══ Provided data ══
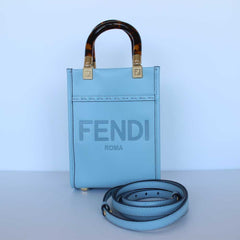 Mini Blue Sunshine Tote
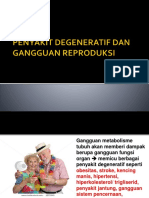 Penyakit Deg Gangguan Reproduksi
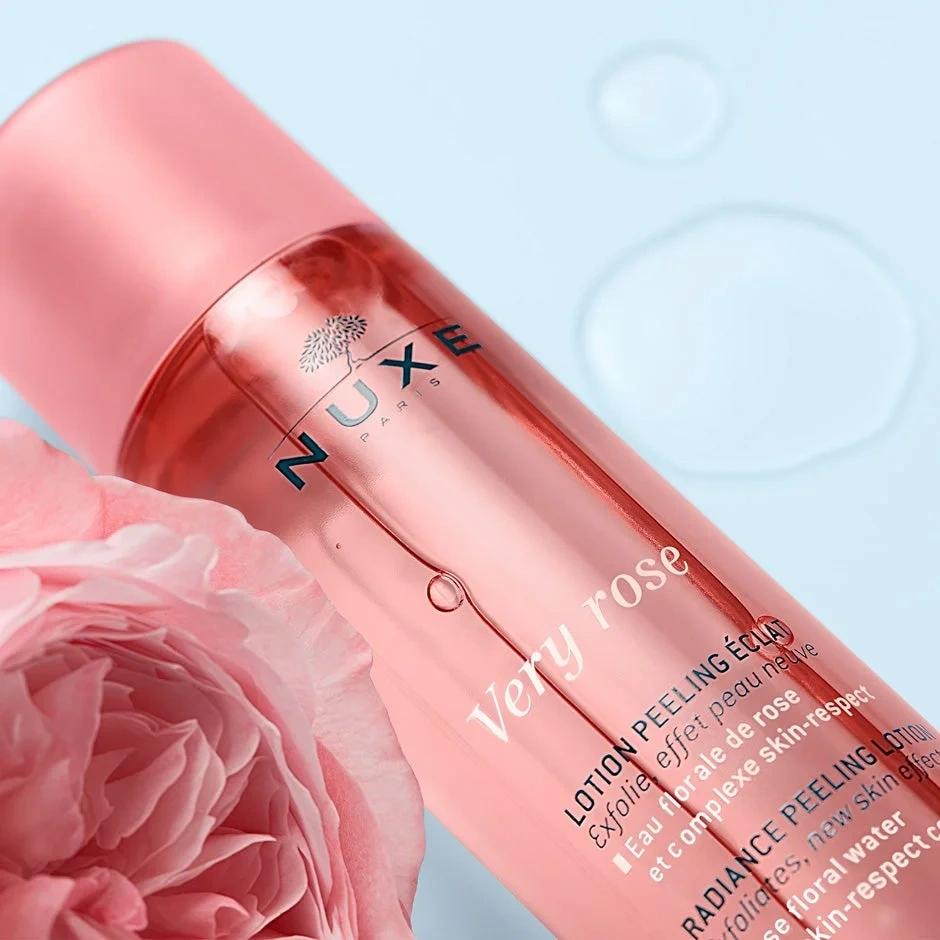 Nuxe Very Rose Radiance eksfolierende lotion 150 ml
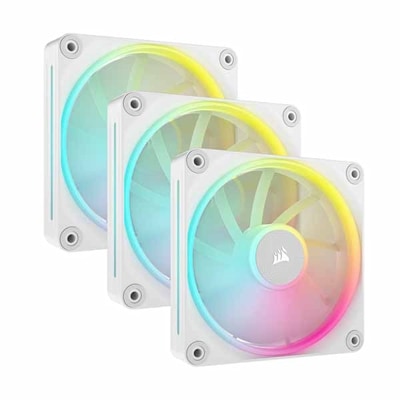 Corsair iCUE LINK RX120 RGB White Starter Kit 120mm スターター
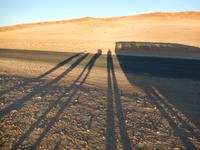 0423 frühmorgens im Sossusvlei &ndash; &copy; Patrick Fritzsche (Eberhardt TRAVEL)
═══
● What you have to do
Copy the text of each item above line for line, without the pictures.

● Task response
 Mini Blue Sunshine Tote
 Penyakit Deg Gangguan Reproduksi
 Nuxe Very Rose Radiance eksfolierende lotion 150 ml
 Corsair iCUE LINK RX120 RGB White Starter Kit 120mm スターター
 0423 frühmorgens im Sossusvlei &ndash; &copy; Patrick Fritzsche (Eberhardt TRAVEL)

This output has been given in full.